EXCERTO DO DOCUMENTO:
-=-=-

No entanto, os dados do INE estarão ‘viciados’ por não incorporarem alojamentos locais com menos de 10 camas. Segundo um estudo da Faculdade de Economia da Universidade Nova de Lisboa (Nova SBE) divulgado esta semana no 1º Congresso Nacional da Associação Alojamento Local em Portugal (ALEP), e que foi citado pela imprensa, o peso do alojamento local nas dormidas nacionais ronda os 42%, um valor muito superior aos meros 15% reportados pelo INE.

A ALEP quer, assim, que o INE faça uma revisão e altere a sua metodologia, para passar a reflectir nas estatísticas que divulga a dimensão real do alojamento local no sector das dormidas turísticas. O INE contabiliza, nas suas estatísticas, apenas 11 milhões de dormidas em alojamentos locais em Portugal. Segundo o estudo agora divulgado, ajustando aos dados do Eurostat, as dormidas turísticas em alojamentos locais ascendem a 47 milhões, o que constitui uma fatia significativa dos 113 milhões de dormidas registadas em território nacional. Existe, assim, um ‘gap’ de 36 milhões de dormidas nos dados do INE relativos aos alojamentos locais.

-=-=-

DADOS DE ORIGEM:
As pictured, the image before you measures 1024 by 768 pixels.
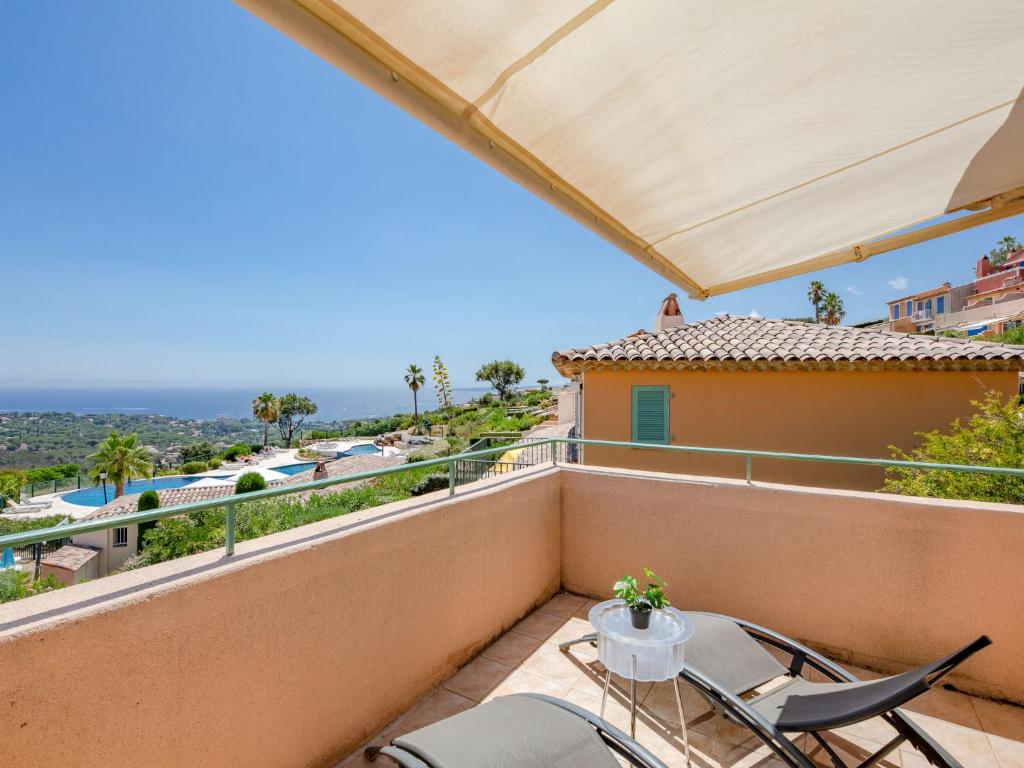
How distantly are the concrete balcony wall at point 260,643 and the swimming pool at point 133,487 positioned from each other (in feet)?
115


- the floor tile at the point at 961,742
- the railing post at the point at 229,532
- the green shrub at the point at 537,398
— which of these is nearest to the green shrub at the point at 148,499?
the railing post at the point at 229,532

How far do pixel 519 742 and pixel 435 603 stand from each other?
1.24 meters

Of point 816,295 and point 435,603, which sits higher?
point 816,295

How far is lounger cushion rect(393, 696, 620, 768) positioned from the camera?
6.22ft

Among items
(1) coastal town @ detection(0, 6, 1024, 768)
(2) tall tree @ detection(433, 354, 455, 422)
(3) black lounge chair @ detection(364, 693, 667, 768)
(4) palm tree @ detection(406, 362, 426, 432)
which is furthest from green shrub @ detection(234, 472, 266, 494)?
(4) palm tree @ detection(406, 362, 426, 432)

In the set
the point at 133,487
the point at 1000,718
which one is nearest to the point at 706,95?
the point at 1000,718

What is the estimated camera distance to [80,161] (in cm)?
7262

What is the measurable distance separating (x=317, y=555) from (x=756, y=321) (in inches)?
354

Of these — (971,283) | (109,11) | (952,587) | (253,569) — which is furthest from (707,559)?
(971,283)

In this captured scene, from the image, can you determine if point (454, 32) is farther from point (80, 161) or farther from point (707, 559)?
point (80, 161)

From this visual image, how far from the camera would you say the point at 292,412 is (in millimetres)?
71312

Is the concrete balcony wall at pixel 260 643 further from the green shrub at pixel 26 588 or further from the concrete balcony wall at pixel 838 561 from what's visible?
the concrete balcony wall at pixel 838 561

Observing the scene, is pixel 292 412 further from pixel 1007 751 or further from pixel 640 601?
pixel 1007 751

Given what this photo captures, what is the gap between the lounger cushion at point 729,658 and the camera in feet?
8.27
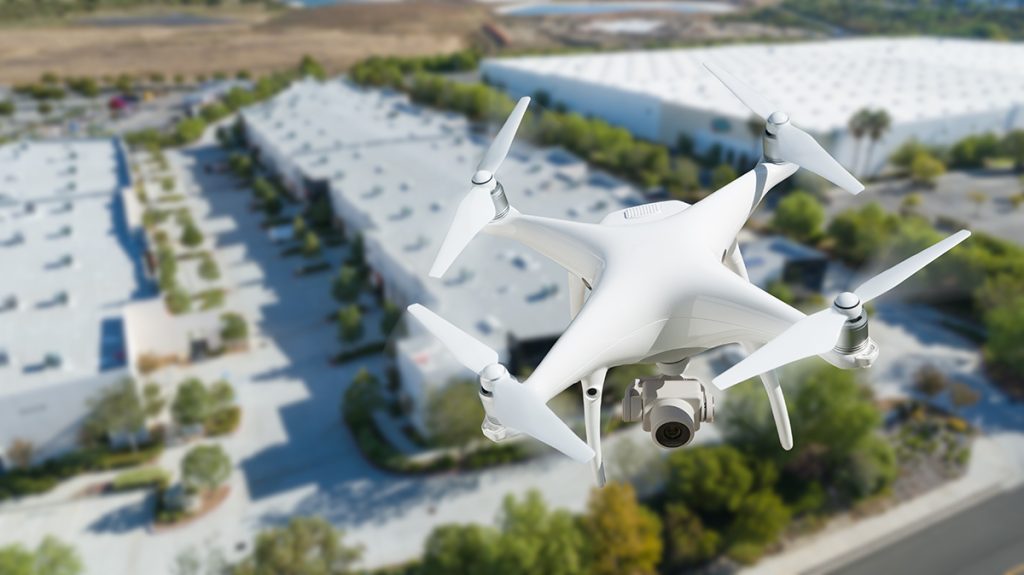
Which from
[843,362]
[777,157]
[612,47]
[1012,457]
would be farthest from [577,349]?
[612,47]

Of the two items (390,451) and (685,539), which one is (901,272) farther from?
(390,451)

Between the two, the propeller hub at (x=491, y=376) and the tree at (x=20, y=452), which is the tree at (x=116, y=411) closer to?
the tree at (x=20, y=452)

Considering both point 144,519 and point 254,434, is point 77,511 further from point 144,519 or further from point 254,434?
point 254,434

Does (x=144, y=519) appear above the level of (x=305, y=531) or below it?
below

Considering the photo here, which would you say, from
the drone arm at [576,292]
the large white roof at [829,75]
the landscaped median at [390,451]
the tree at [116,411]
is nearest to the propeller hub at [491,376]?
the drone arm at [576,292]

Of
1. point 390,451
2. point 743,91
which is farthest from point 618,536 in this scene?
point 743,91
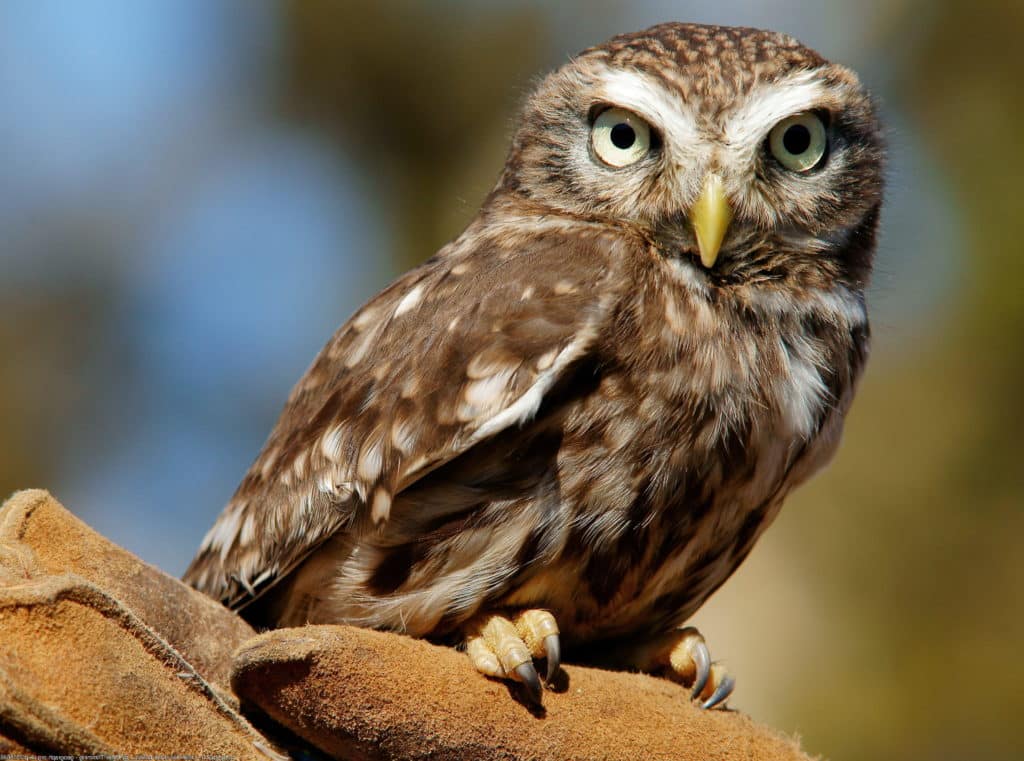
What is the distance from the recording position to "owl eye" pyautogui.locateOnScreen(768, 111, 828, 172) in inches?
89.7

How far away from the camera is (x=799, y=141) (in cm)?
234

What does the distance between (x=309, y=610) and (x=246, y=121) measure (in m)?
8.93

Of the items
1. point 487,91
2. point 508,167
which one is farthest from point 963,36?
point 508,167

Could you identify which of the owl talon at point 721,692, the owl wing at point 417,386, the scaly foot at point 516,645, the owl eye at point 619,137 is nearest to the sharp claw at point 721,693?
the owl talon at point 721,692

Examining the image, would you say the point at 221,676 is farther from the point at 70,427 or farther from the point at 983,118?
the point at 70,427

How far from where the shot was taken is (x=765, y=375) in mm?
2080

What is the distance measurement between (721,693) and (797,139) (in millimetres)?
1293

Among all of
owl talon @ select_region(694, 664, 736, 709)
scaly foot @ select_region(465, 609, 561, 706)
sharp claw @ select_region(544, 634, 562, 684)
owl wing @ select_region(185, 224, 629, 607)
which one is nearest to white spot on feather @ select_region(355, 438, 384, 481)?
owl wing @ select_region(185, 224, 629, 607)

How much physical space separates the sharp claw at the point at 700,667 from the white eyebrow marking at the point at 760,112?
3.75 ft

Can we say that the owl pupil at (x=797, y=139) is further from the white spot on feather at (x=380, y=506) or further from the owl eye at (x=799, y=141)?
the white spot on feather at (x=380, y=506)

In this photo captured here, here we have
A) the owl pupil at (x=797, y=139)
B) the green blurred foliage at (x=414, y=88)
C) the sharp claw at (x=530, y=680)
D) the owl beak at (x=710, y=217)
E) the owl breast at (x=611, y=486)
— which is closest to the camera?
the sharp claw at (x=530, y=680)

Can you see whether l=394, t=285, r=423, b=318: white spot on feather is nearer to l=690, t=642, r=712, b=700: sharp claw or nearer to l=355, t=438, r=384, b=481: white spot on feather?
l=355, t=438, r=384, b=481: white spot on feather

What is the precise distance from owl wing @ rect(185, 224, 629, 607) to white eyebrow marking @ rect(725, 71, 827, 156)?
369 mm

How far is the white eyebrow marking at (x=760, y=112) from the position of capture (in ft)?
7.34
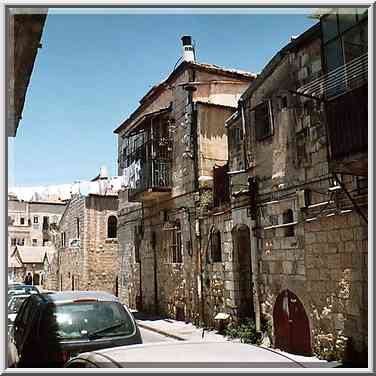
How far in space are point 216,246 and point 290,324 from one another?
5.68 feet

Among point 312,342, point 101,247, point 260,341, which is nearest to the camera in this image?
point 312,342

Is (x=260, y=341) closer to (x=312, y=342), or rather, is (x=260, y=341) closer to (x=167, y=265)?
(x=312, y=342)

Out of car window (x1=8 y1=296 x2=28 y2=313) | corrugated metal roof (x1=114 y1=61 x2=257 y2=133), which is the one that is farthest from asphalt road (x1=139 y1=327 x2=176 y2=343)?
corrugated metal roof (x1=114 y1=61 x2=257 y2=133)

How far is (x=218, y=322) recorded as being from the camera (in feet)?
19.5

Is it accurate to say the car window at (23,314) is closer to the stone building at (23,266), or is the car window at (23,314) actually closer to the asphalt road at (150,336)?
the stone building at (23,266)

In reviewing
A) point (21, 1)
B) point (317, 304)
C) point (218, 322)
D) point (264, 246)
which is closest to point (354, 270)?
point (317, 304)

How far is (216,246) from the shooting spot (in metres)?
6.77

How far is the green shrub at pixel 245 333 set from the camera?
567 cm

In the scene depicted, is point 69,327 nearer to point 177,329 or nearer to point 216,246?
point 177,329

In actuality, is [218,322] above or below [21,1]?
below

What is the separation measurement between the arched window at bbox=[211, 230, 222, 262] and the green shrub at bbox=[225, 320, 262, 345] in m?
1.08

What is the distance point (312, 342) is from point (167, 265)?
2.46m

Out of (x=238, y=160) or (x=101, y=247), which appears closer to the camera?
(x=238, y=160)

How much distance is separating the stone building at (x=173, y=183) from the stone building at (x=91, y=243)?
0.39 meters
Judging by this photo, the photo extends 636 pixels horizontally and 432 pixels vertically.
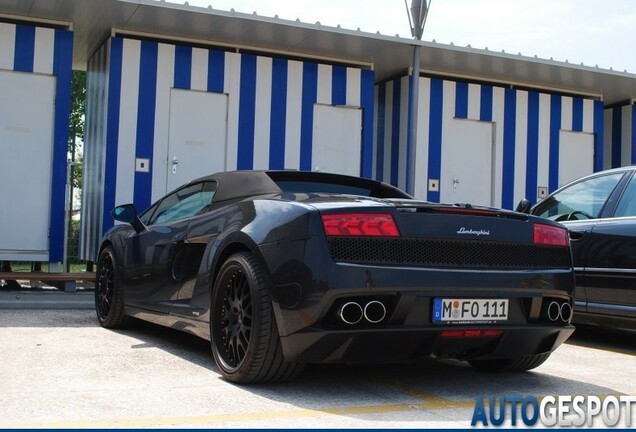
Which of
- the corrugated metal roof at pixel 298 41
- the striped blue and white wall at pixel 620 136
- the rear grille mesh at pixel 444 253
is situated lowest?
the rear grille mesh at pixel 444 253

-=-=-

LISTA DE TAREFAS:
1) Reescreva o trecho do excerto entre "A ALEP quer, assim, que" e "aos alojamentos locais.", inclusive, pondo "pernoitas" no lugar de "dormidas".
2) Que peso tem o alojamento local nas dormidas nacionais, segundo o estudo da Nova SBE citado no excerto?
3) Segundo o excerto, por que razão estarão os dados do INE "viciados"?
As entradas provêm de uma fonte diferente da do excerto.

RESPOSTAS DO EXERCÍCIO:
1)
A ALEP quer, assim, que o INE faça uma revisão e altere a sua metodologia, para passar a reflectir nas estatísticas que divulga a dimensão real do alojamento local no sector das pernoitas turísticas. O INE contabiliza, nas suas estatísticas, apenas 11 milhões de pernoitas em alojamentos locais em Portugal. Segundo o estudo agora divulgado, ajustando aos dados do Eurostat, as pernoitas turísticas em alojamentos locais ascendem a 47 milhões, o que constitui uma fatia significativa dos 113 milhões de pernoitas registadas em território nacional. Existe, assim, um ‘gap’ de 36 milhões de pernoitas nos dados do INE relativos aos alojamentos locais.

2) Ronda os 42%.

3) Porque não incorporam alojamentos locais com menos de 10 camas.